We expect to see revenue impacts from RDR. The new financial resource requirement changes that were initially deferred but will start to be phased in from the end of this year will further affect those firms which are already struggling financially, and these will be the ones that are either taken over or cease trading.

There is still some confusion within the industry around the interpretation of certain RDR rules and resolving this may involve some pain for the parties involved. We will also see the transition of regulatory oversight from the FSA to the Financial Conduct Authority. The body will have greater powers than its predecessor and many advisers are not aware of the far-reaching implications of this subtle, but significant, change. The regulator has already announced its intention to conduct a range of thematic RDR reviews in 2013. If unprepared this could prove another very challenging period for the advisory sector. Expect it to be a busy period of further ongoing regulatory intervention.

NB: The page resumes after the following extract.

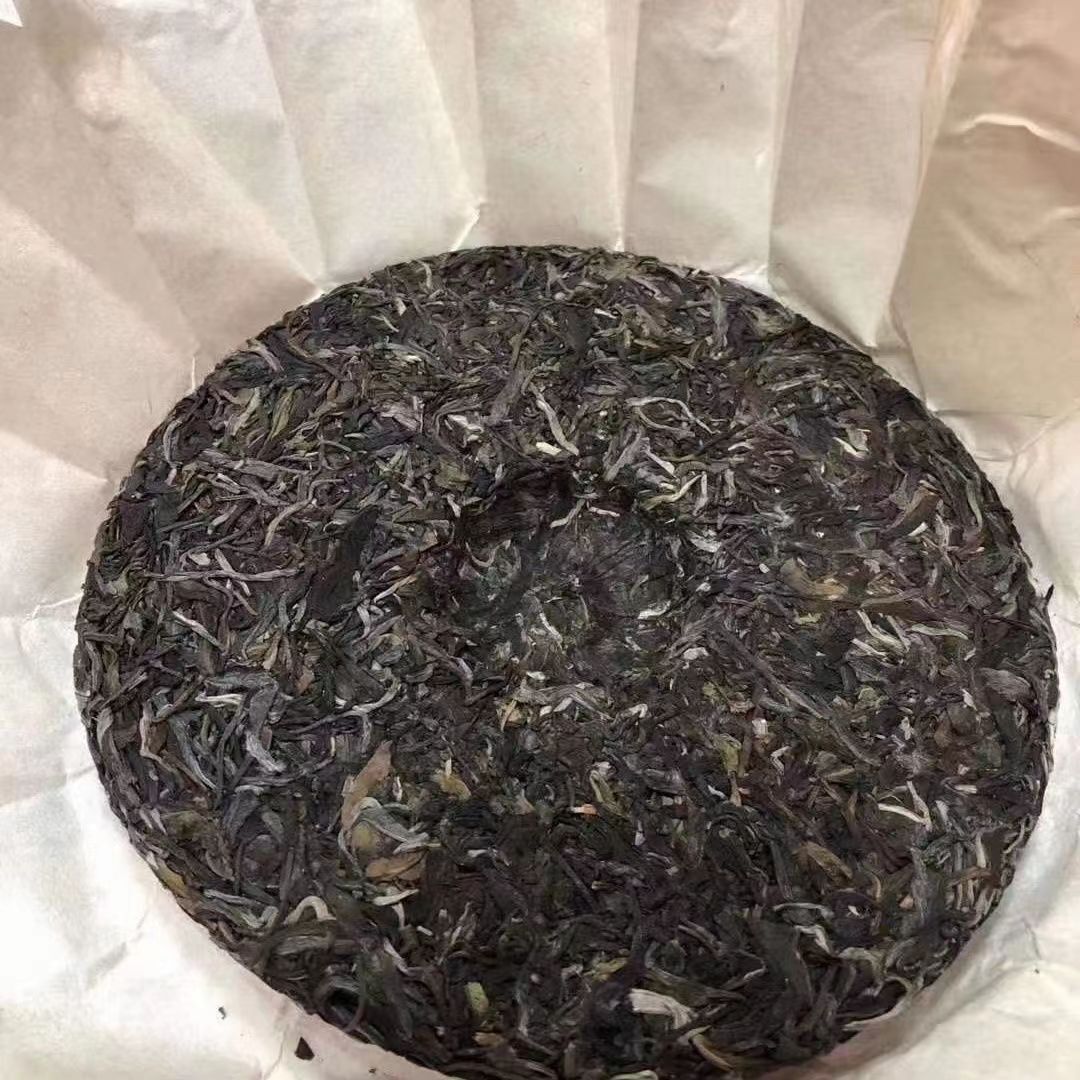 357g Yunnan Puerh Raw Tea Iceland Old Pu'er Tea Cake Premium Raw Pu-erh Tea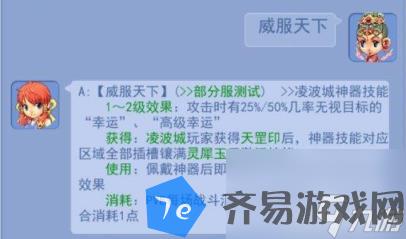 梦幻西游凌波城技能,《梦幻西游》全门派神器技能汇总 配图02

RDR has really positive implications in the medium term but with it comes considerable pressure to change and adapt. It will be the firms most prepared to adapt that will grasp the considerable opportunities to grow that will surely follow.

Roger Brosch is chief executive of Foster Denovo

Key points

* RDR has proved expensive and time consuming for most advisers, and many found themselves embroiled in huge amounts of administration and additional training.

* During 2013 it is inevitable that we will see more businesses failing within the sector.

* There is still some confusion within the industry around the interpretation of certain RDR rules, and resolving this may involve some pain for the parties involved.